For millennial renters, particularly those in major metropolitan cities, functional, stream-lined minimalism reigns supreme – clean, open, uncluttered spaces comprised of essential furniture and occasional appliances. Bedrooms are likely to only consist of a bed, nightstand and dresser and the living room is likely to only house a couch, chair, coffee table and a couple of lamps. As Chanel Korby, director of business development at brokerage firm The Nasimi Group says, “There is quality over quantity; the fewer pieces of furniture, the better.”
Though likely to have less furniture, young renters and homebuyers appreciate unique pieces, desire to have their homes stand out and are willing to pay more for what they want. One-of-a-kind furniture pieces and mixing design styles allow for individualized feels. According to a report by Richman Signature Properties, a leader in luxury rental communities and nationally lauded online interior design service Laurel & Wolf, “Driven by the desire to be unique, we can expect millennials to purchase more antiques, vintage and one-off pieces over the mass-produced furniture makers.”

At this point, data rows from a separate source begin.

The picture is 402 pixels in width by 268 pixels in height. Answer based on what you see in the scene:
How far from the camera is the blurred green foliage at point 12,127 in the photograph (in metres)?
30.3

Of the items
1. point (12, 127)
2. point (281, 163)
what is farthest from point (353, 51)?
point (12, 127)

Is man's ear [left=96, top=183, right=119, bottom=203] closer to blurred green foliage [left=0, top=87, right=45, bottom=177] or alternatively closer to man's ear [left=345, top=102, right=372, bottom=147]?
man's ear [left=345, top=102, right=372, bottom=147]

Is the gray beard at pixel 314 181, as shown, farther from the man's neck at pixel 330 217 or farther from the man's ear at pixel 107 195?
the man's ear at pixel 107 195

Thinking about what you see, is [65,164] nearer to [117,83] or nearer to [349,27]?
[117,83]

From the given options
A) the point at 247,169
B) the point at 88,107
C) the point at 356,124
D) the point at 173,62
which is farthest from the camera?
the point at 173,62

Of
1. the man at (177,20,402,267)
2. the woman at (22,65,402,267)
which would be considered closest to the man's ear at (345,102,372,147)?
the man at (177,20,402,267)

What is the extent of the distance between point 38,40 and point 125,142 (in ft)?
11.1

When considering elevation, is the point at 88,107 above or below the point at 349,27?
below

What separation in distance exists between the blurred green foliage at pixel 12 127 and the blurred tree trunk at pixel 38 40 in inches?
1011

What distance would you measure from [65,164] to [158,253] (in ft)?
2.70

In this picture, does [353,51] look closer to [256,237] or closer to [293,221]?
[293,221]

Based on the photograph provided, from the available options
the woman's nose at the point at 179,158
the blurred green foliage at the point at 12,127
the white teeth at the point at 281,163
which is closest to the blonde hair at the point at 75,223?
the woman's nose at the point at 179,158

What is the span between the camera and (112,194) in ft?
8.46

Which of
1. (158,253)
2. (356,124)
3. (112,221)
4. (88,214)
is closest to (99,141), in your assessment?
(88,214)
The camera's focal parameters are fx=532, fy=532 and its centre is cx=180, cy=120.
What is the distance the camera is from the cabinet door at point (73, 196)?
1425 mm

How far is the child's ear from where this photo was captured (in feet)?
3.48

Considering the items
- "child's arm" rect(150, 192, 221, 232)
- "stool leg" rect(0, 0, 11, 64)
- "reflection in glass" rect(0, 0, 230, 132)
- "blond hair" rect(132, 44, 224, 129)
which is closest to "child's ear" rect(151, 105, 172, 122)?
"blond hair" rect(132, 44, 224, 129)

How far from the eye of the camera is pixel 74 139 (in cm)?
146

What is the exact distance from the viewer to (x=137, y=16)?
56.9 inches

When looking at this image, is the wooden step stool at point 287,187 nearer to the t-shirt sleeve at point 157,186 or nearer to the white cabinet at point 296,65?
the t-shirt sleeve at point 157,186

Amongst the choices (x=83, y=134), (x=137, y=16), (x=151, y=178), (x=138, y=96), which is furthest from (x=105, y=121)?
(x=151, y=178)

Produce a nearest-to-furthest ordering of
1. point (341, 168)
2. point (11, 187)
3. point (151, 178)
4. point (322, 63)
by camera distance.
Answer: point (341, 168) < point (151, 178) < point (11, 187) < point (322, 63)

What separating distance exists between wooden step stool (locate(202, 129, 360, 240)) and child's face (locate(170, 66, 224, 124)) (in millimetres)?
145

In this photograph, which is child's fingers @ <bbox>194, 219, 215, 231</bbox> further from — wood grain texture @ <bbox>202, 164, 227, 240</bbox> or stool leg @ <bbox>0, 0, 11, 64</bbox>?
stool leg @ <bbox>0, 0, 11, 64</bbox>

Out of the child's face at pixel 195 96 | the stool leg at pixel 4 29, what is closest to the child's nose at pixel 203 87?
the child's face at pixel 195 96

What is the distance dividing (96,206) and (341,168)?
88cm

So, What’s In and What’s Out?
For both millennial and non-millennial consumers, experts predict the following:
* What’s in? Marble, especially in shades of white and light gray will be one of 2017’s biggest design trends according to a survey conducted by Zillow. “Experts predict marble will become an increasingly popular material for countertops, flooring and tabletops, as well as in everyday household items, like serving platters or vases.”
* What’s Out? Quote art. While inspirational painted quips found a place in 2016, this trend will be replaced with nature-inspired artwork.
* What’s Out? The industrial design trend save for exposed brick which will still be present throughout the year. Industrial design will be replaced by design that borrows from science fiction – think steampunk.
* What’s In? Color – cool grays are being phased out and homeowners are welcoming pops of color
* What’s Out? “Strictly Antique” The pressure is off when it comes to only pairing antique with pieces from the same period. “No one will be interested in designing an entire space, let alone an entire home, with a strict period in mind,” says Warren Sheets, a high end interior design company in San Francisco. “While it’s great to have a period as your starting point, you don’t have to adhere to it exclusively. It’s more aesthetically intriguing to create a look that cohesively mixes of elements from the past and the future.”